Berdasarkan resources yang materil, mental dan
spiritual di susun lah rencana yang bisa di
capai. Rencana itu harus cukup realistis tidak boleh terlampau muluk-muluk, dan
harus cukup memberi dorongan atau spirit kepada masyrakat, tetapi juga tidak
boleh terlalu rendah sehingga dapat di capai dengan mudah.
3.
Pengendalian ( Contol )
Masalah
selanjutnya dalam ekonomi terpimpin yang perlu mendapat perhatian ialah masalah
“control” atau pengendalian. Bagai mana caranya pemerintah mengendalikan
perekonomian seluruhnya? Ada tiga cara, yaitu:
1. Cara
yang langsung
2. Cara
yang tidak langsung
3. “persuasion”
·
Cara yang langsung
ialah cara pengendalian perekonomian yang terutana di tujukan kepada
perusahaan-perusahaan Negara, dengan jalan memberikan perintah kepada
perusahaan itu untuk memprodusir macam barang tertentu dan dalam jumlah sesuai
dengan rencana. Menasionalisir dan mengambil alih perusahaan asing atau swasta
termasuk dalam control secara langsung.
·
Cara yang tidak
langsung ialah cara pengendalian perokonomian dengan melakukan fiscal policy
(kebijaksanaan fiscal,) kebijaksanaan kredit dan kebijaksanaan moneter. Denga
kebijaksanaan fiscal, kebijaksanaan kredit dan kebijaksanaan moneter ekonomi
dapat di arahkan dan di dorong ke jurusan tertentu atau di cegah atau di hambat
untuk berkembang kearah tertentu.
·
“Persuasion” atau
ajakan ialah cara pengendalian yang di lakukan dengan memberi penerangan agar
supaya orang menjadi insyaf dan di dorong ikut melaksanakan rencana ekonomi
pemerintah, sehingga para usahawan dapat menyesuaikan usahanya kepada rencana
ekonomi itu.
..........
Jelajahi Materi ::
1 – Dalam teks tentang pengendalian ekonomi terpimpin, tindakan apa terhadap perusahaan asing atau swasta yang dimasukkan ke dalam pengendalian secara langsung?
2 – Ringkaslah teks tentang pengendalian ekonomi terpimpin dalam dua kalimat.
3 – Teruskan teks tentang pengendalian ekonomi terpimpin mulai dari kalimat terakhirnya.
Materi di bawah ini sama sekali tidak diperlukan.
..........
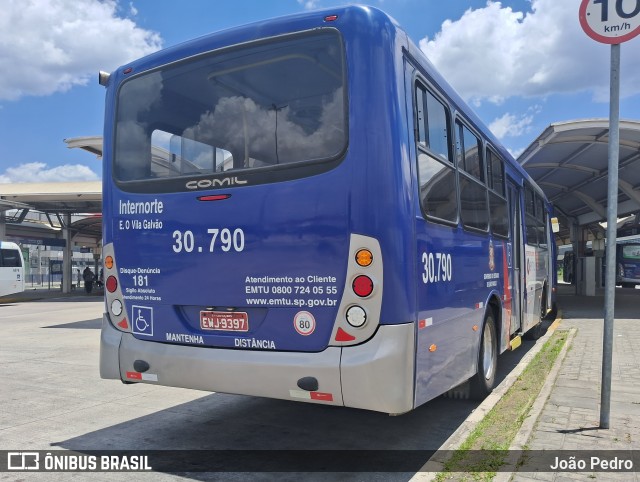 Empresa de Ônibus Vila Galvão 30.790 na cidade de Guarulhos, São Paulo, Brasil, por João Pedro. Número da foto: #12818673.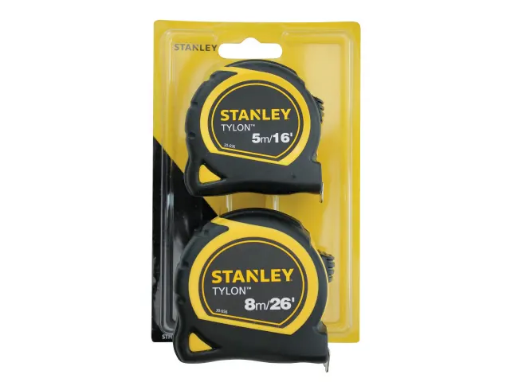 Picture of Stanley Tylon Tape Measure - 5m & 8m Twin Pack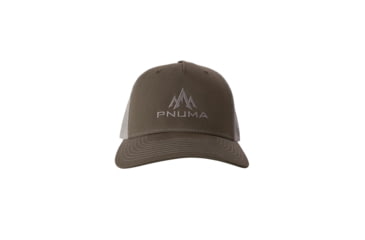 Image of Pnuma Outdoors Lifestyle Five Panel Mesh Trucker Cap - Mens, Beetle/Quarry, OSFM, P608BQ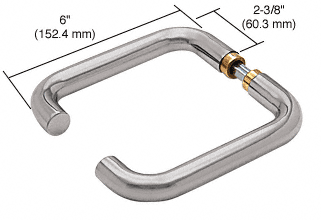 C.R. Laurence CRL Brushed Stainless PTH Series Contemporary Style Lever Handle | PTH302BS
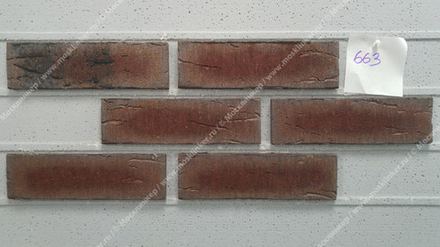 Feldhaus Klinker - R663NF14, Sintra Cerasi Nelino, 240x14x71 - Клинкерная плитка для фасада и внутренней отделки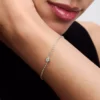 Pandora Era Bezel Kettenarmband aus Sterlingsilber mit Lab-Grown Diamonds, 0,15 Karat insgesamt, Sterlingsilber Pandora Era Bezel Kettenarmband aus Sterlingsilber mit Lab-Grown Diamonds, 0,15 Karat insgesamt, Sterlingsilber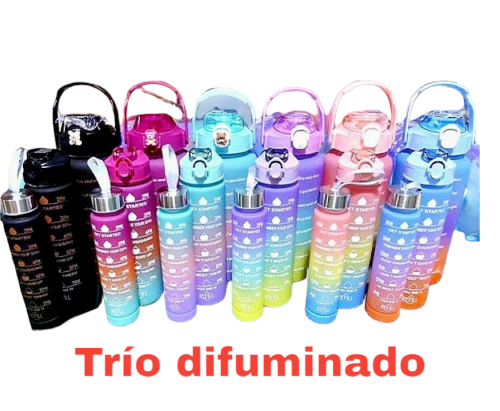 Bote Trío difuminado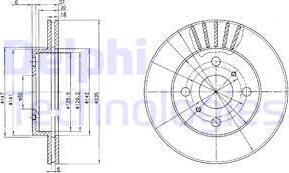 Delphi BG3519 - Bromsskiva xdelar.se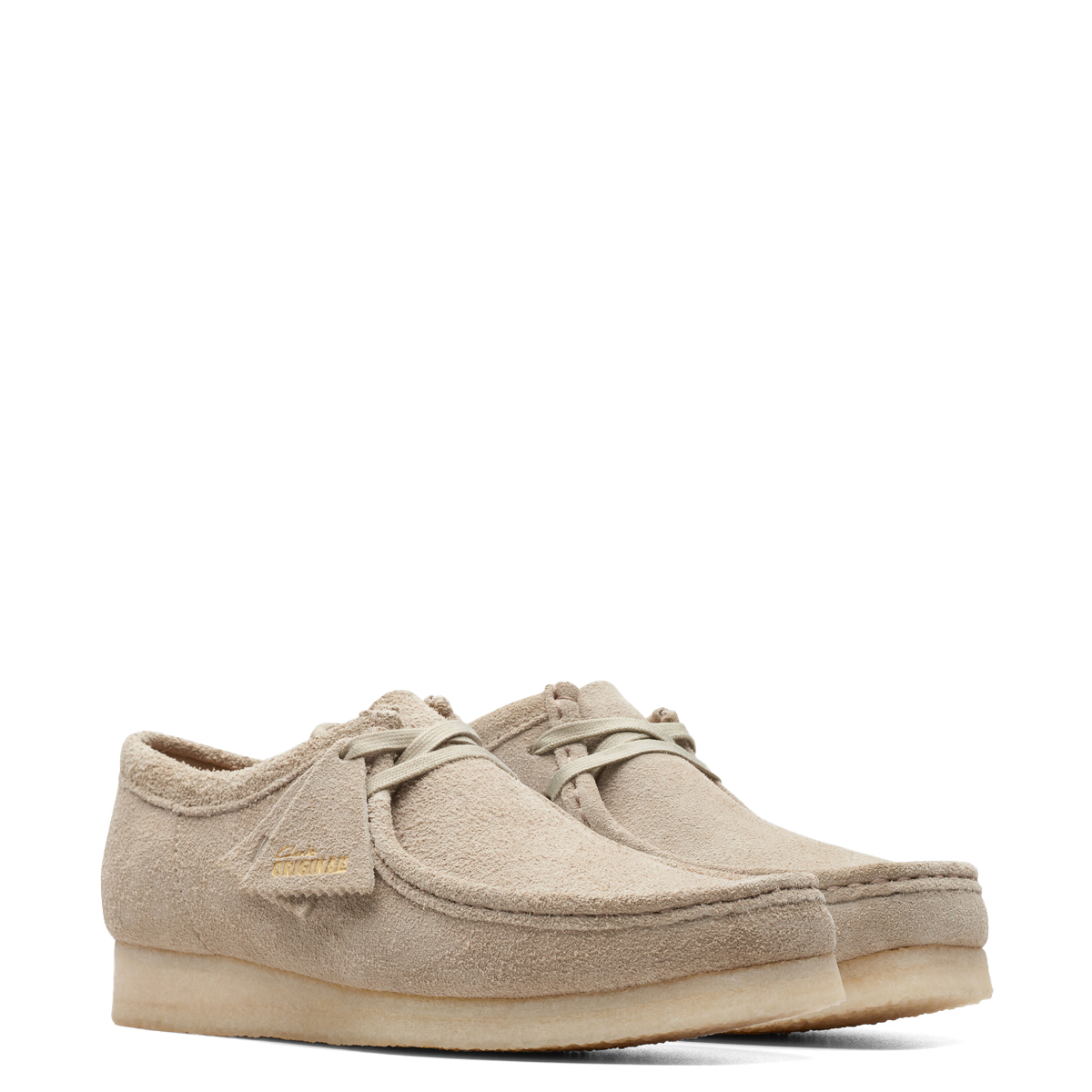 Clarks Scarpa Wallabee Pale Grey Suede - 4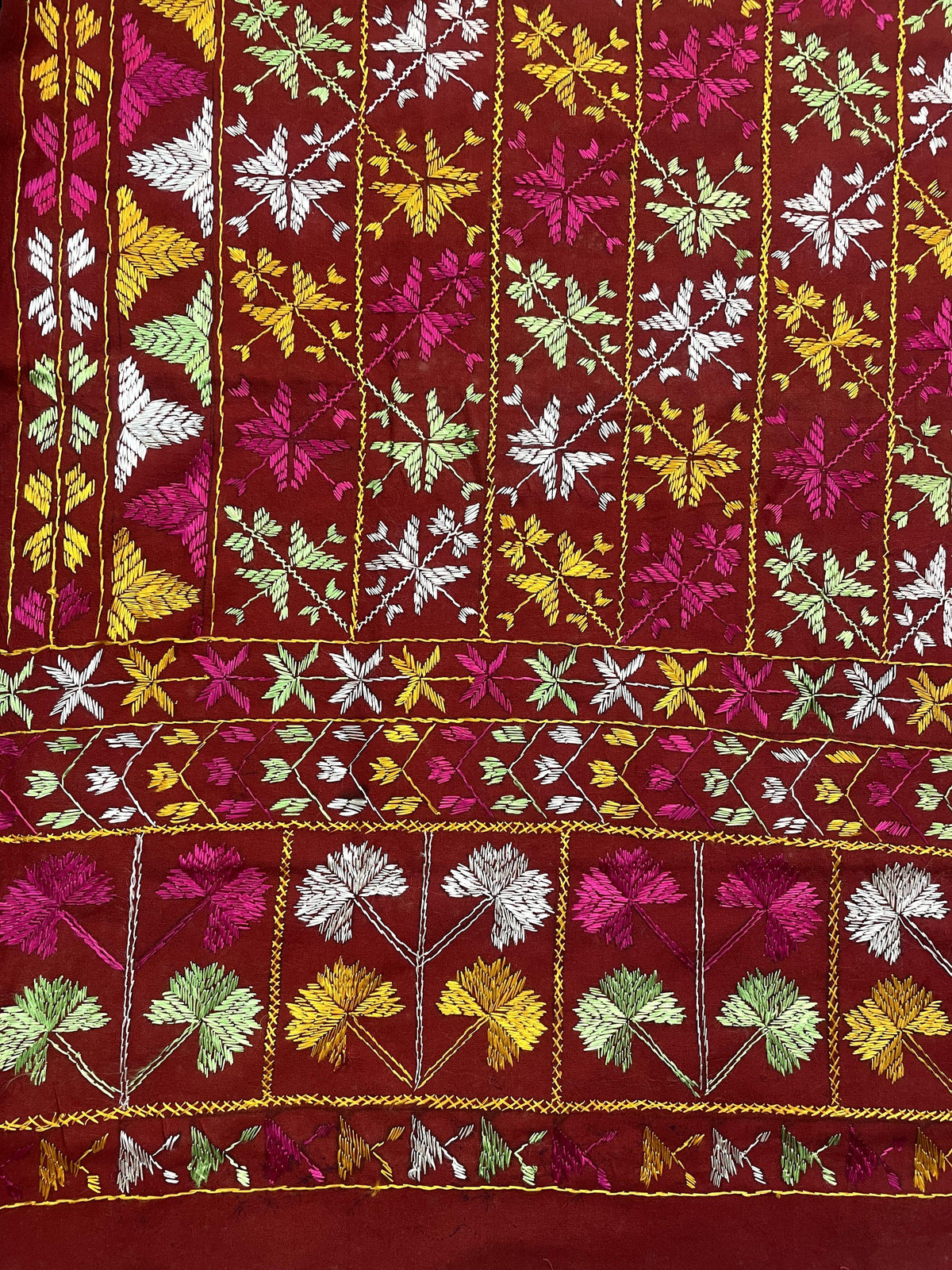 Phulkari Bagh Dupatta – Hand Embroidered Punjabi Dupatta | The Amritsar Store - The Amritsar Store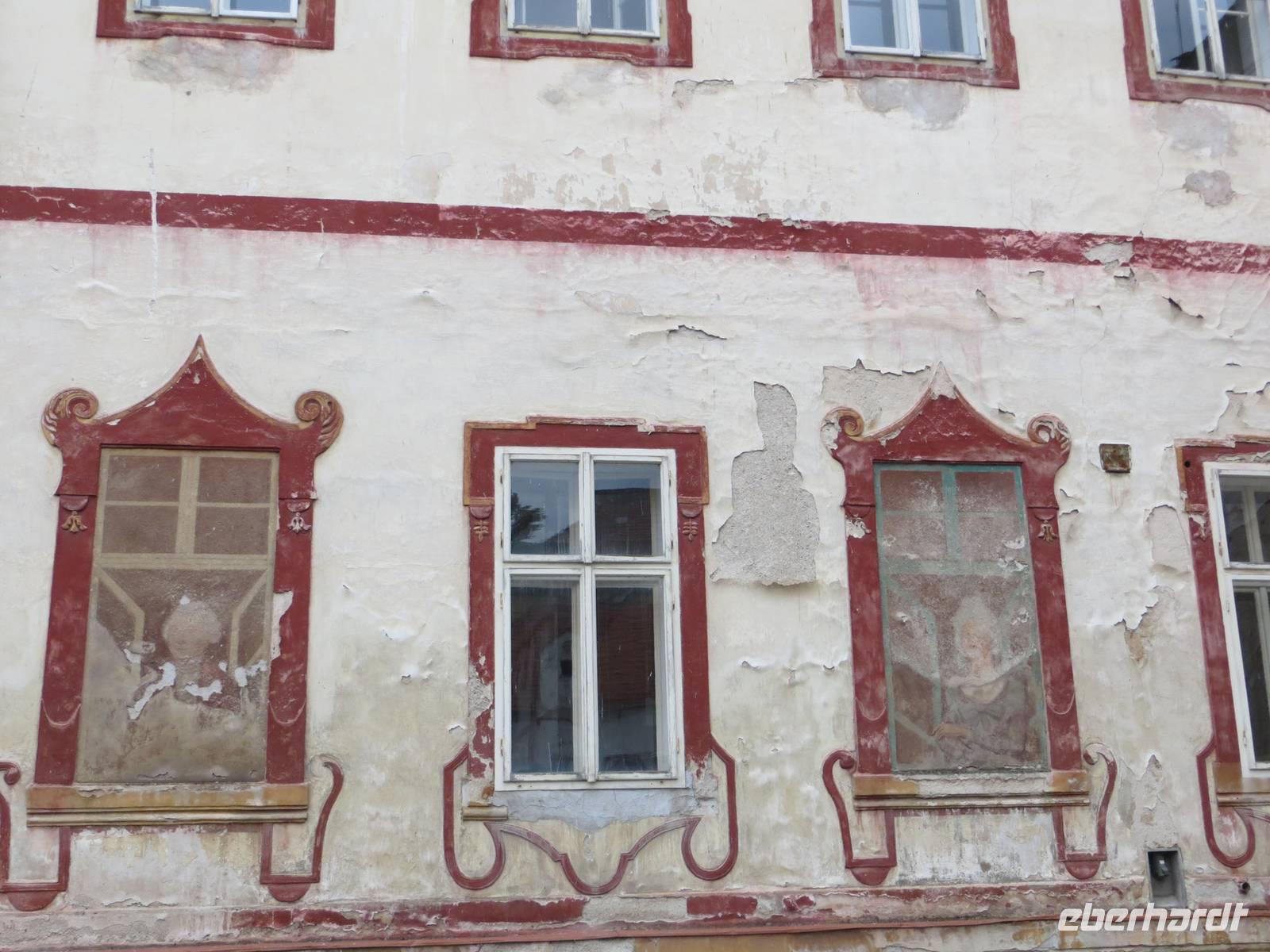 Schloss Kacov, Blindfesnter-Detail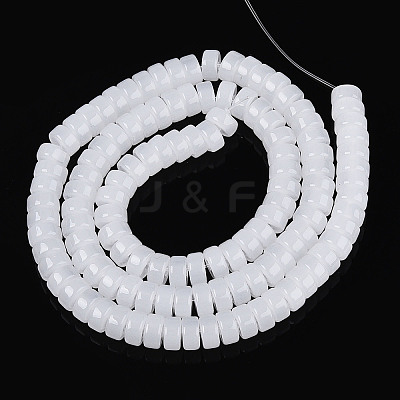 Imitation Jade Glass Beads Strands GLAA-N027-3x6mm-01-1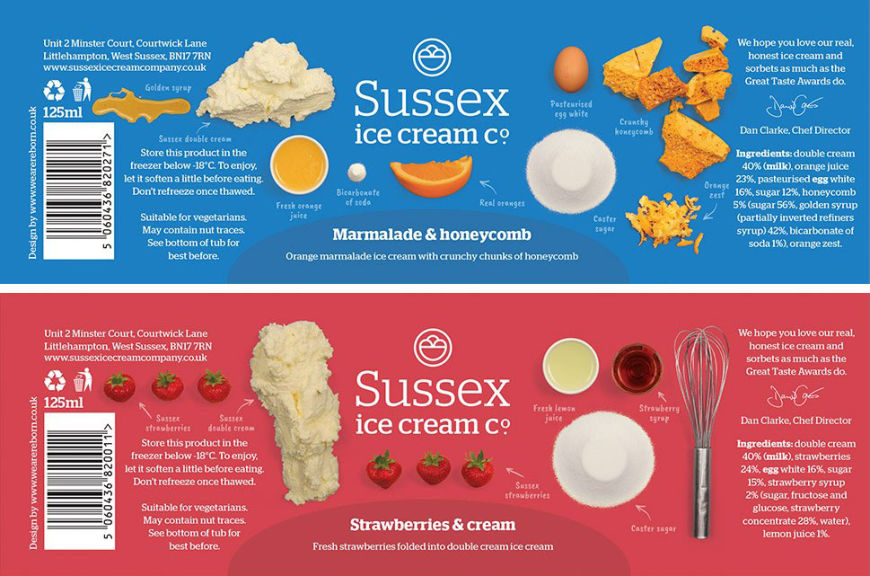 Sussex Ice Cream Company – Branding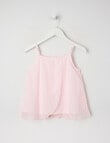 Mac & Ellie Embroidered Flower Cami, Blush product photo View 03 S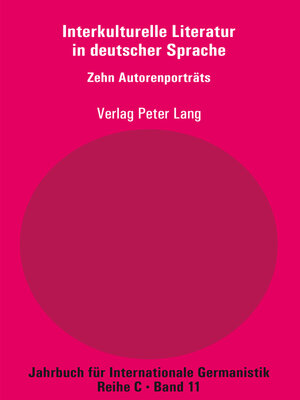cover image of Interkulturelle Literatur in deutscher Sprache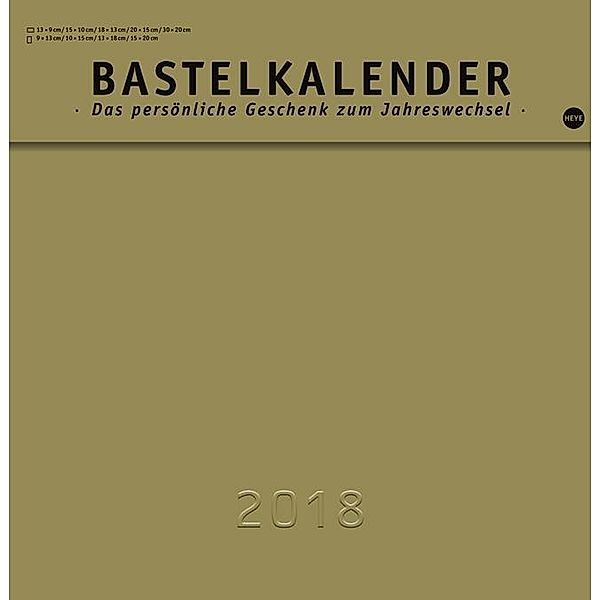 Bastelkalender 2018 gold groß 2018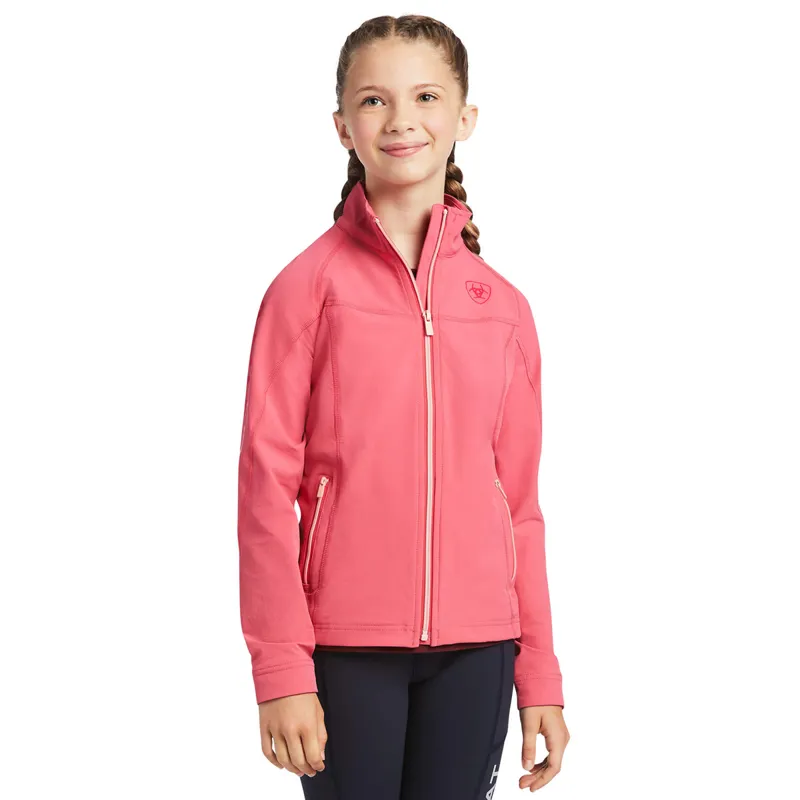 Ariat Youth Agile Softshell Jacket - Party Punch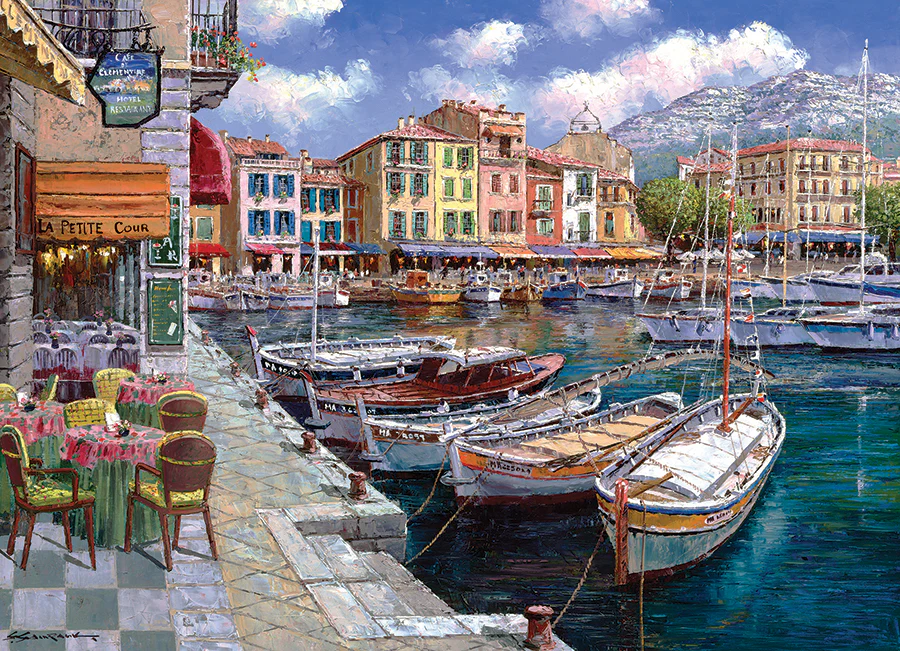 Cafe in Cassis | 1000 Piece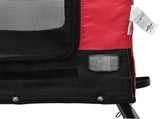 Pet Bike Trailer Red and Black Oxford Fabric and Iron 93992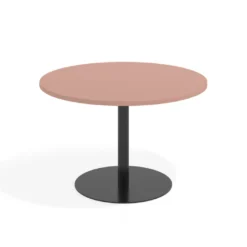 Mesa de Reuniones Redonda Atrium estructura negra
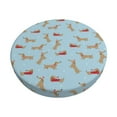 thumbnail image 1 of KLL Dachshund Dog Round Bar Chair Cushion Cover 12 inch ,Bar Stool Protector with Elastic, Soft Washable, 1 of 6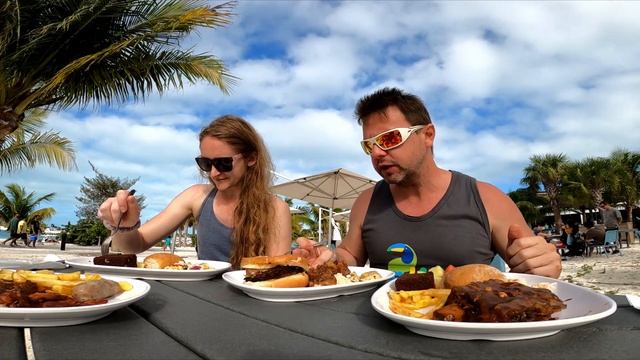Ocean Cay Buffet Trial & Review All You Can Eat Bimini Bahamas MSC Marine Reserve Seekers Food Cour смотреть онлайн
..........
Jawaban yang Diharapkan ::
1 – Menasionalisasi dan mengambil alih perusahaan asing atau swasta.

2 – Rencana disusun berdasarkan sumber daya materiil, mental, dan spiritual, serta harus realistis dan memberi dorongan kepada masyarakat tanpa terlalu rendah sehingga mudah dicapai. Pemerintah dapat mengendalikan perekonomian dengan tiga cara: cara langsung melalui perintah produksi kepada perusahaan negara, cara tidak langsung melalui kebijakan fiskal, kredit, dan moneter, serta persuasi berupa penerangan agar orang terdorong ikut melaksanakan rencana ekonomi pemerintah.

3 –
Cara
yang kedua dan ketiga ini ditujukan kepada pengusaha-pengusaha swasta.
Masalah
kontrol adalah masalah yang penting sekali, karena berhasilnya pelaksanaan
suatu rencana ekonomi itu tergantung pada luas sempitnya control pemerintah
terhadap perekonomian itu.
4. Sistem Ekonomi Terpimpin
Untuk
merencanakan pembangunan ekonomi di bawah Kabinet Karya, pada tahun 1958 di
buat undang-undang mengenai pembentukan Dewan Perancang Nasional yaitu
undang-undang No.80/1958. Menurut pasal 2 undang-undang ini, tugas Dewan
Perancang Nasional adalah:
a) Mempersiapkan
rancangan undang-undang pembangunan nasional yang berencana (pasal 2)
b) Menilai
penyelenggara pembangunan itu (pasal 3).
Berdasar kan Undang-undang No.80 Tahun 1958 ini,
pada tanggal 19 januari 1958, di keluarkan peraturan pemerintah No.2 Tahun
1958, yang mengatur tugas dan susunan Dewan Perancang Nasional. Pada tanggal 15
agustus 1959 terbentuklah dewan perancang nasional (DEPERNAS) di bawah pimpinan
Mr. Yamin sebagai wakil menteri pertama yang beranggotakan 80 orang wakil
golongan masyarakat dan daerah. Dalam waktu kurang lebih satu tahun, yaitu pada
tanggal 26 juli 1960, DEPERNAS berhasil menyusun suatu “Rancangan Dasar
Undang-undang Pembangunan Nasional Sementara Berencana Tahapan Tahun
1961-1969”. MPRS menyetujui rancangan tersebut dengan TAP No.2/MPRS/1960.
Pada tahun 1963, dewan perancang
nasional berganti nama dan statusnya menjadi badan perancang pembangunan
nasional (BAPPENAS) yang di pimpin oleh presiden Soekarno. Bappenas mempunyai
tugas menyusun rencana pembangunan jangka panjang dan rencana tahunan baik
nasional maupun daerah, mengawasi laporan pelaksanaan pembangunan, dan
menyiapkan, dan menilai Mandataris untuk MPRS.
Kekacauan politik pada tahun 1959
terjadi bersamaan dengan kekacauan ekonomi, yang melahirkan inflasi. Dalam
rangka membendung inflasi di keluarkan peraturan pemerintah pengganti
undang-undang No.2 tahun 1959 yang mulai berlaku tanggal 25 agustus 1959 pukul
06.00 pagi. Peraturan itu di maksudkan untuk mengurangi banyaknya uang dalam
peredaran untuk kepentingan perbaikan keuangan dan perekonomian negara. Untuk
mencapai tujuan itu nilai uang kertas pecahan Rp.500,00 dan Rp.1000,00 yang ada
dalam peredaran pada saat berlakunya peraturan itu di turunkan masing-masing
menjadi Rp.50.00 dan Rp.100.00.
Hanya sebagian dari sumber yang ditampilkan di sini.